__What this task involves__
Without changing anything, reproduce every record below.

= = =

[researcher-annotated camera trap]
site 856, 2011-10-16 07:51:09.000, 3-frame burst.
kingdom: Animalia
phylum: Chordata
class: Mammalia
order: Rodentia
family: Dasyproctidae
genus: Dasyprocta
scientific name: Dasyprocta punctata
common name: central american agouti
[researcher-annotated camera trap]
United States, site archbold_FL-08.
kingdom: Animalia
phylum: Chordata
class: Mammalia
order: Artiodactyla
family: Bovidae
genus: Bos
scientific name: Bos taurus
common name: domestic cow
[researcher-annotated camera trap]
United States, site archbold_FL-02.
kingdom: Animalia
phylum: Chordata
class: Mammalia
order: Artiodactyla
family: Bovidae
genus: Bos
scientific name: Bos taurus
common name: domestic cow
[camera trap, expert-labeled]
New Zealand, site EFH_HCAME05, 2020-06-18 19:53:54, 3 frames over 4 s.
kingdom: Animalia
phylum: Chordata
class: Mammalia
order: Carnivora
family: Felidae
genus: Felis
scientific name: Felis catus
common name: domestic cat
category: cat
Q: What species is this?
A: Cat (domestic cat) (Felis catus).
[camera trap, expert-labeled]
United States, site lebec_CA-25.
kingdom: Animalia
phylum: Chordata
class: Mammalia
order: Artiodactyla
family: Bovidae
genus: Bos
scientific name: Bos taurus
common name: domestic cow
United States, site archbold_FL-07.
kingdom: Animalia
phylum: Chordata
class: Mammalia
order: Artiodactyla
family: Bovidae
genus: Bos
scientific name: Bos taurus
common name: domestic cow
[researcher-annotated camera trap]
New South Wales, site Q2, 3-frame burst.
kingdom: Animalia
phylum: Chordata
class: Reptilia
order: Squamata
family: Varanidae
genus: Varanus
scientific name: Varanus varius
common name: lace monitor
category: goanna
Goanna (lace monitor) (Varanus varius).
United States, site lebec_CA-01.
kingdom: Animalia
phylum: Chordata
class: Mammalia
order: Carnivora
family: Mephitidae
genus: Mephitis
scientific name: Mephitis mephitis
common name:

= = =

__Answer to the problem__
[researcher-annotated camera trap]
site 856, 2011-10-16 07:51:09.000, 3-frame burst.
kingdom: Animalia
phylum: Chordata
class: Mammalia
order: Rodentia
family: Dasyproctidae
genus: Dasyprocta
scientific name: Dasyprocta punctata
common name: central american agouti
[researcher-annotated camera trap]
United States, site archbold_FL-08.
kingdom: Animalia
phylum: Chordata
class: Mammalia
order: Artiodactyla
family: Bovidae
genus: Bos
scientific name: Bos taurus
common name: domestic cow
[researcher-annotated camera trap]
United States, site archbold_FL-02.
kingdom: Animalia
phylum: Chordata
class: Mammalia
order: Artiodactyla
family: Bovidae
genus: Bos
scientific name: Bos taurus
common name: domestic cow
[camera trap, expert-labeled]
New Zealand, site EFH_HCAME05, 2020-06-18 19:53:54, 3 frames over 4 s.
kingdom: Animalia
phylum: Chordata
class: Mammalia
order: Carnivora
family: Felidae
genus: Felis
scientific name: Felis catus
common name: domestic cat
category: cat
Q: What species is this?
A: Cat (domestic cat) (Felis catus).
[camera trap, expert-labeled]
United States, site lebec_CA-25.
kingdom: Animalia
phylum: Chordata
class: Mammalia
order: Artiodactyla
family: Bovidae
genus: Bos
scientific name: Bos taurus
common name: domestic cow
United States, site archbold_FL-07.
kingdom: Animalia
phylum: Chordata
class: Mammalia
order: Artiodactyla
family: Bovidae
genus: Bos
scientific name: Bos taurus
common name: domestic cow
[researcher-annotated camera trap]
New South Wales, site Q2, 3-frame burst.
kingdom: Animalia
phylum: Chordata
class: Reptilia
order: Squamata
family: Varanidae
genus: Varanus
scientific name: Varanus varius
common name: lace monitor
category: goanna
Goanna (lace monitor) (Varanus varius).
United States, site lebec_CA-01.
kingdom: Animalia
phylum: Chordata
class: Mammalia
order: Carnivora
family: Mephitidae
genus: Mephitis
scientific name: Mephitis mephitis
common name:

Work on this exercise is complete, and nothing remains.